%%

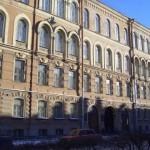 Mohovaja-ulitsa/21_4637_mohovaya6.jpg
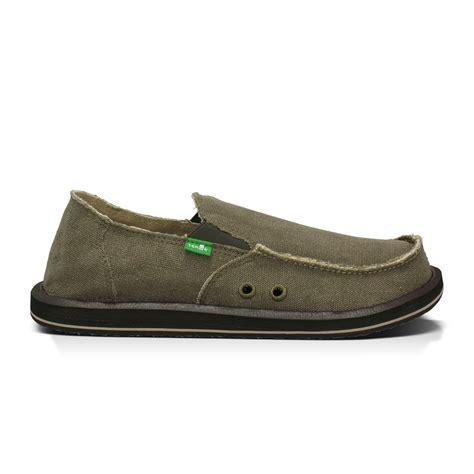 sanuk mens shoes sanuk s vagabond shoes ebay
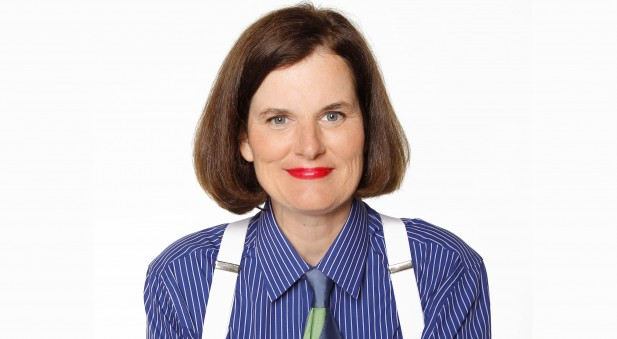 Comedy Portrait Session With Paula Poundstone At The Ice House Comedy Club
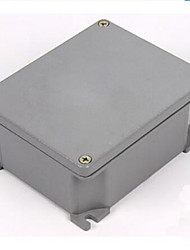 Aluminum Junction Box Ip67 With Fixed Ear Wire Junction Box 250*215*90 Sealing Ring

%%

What you are asked to do
Exactly as written, restate the lines from the one that contains "Comedy Portrait Session" through the final line of the data, both ends included, but leave out the pictures.

Expected answer
 Comedy Portrait Session With Paula Poundstone At The Ice House Comedy Club
 Aluminum Junction Box Ip67 With Fixed Ear Wire Junction Box 250*215*90 Sealing Ring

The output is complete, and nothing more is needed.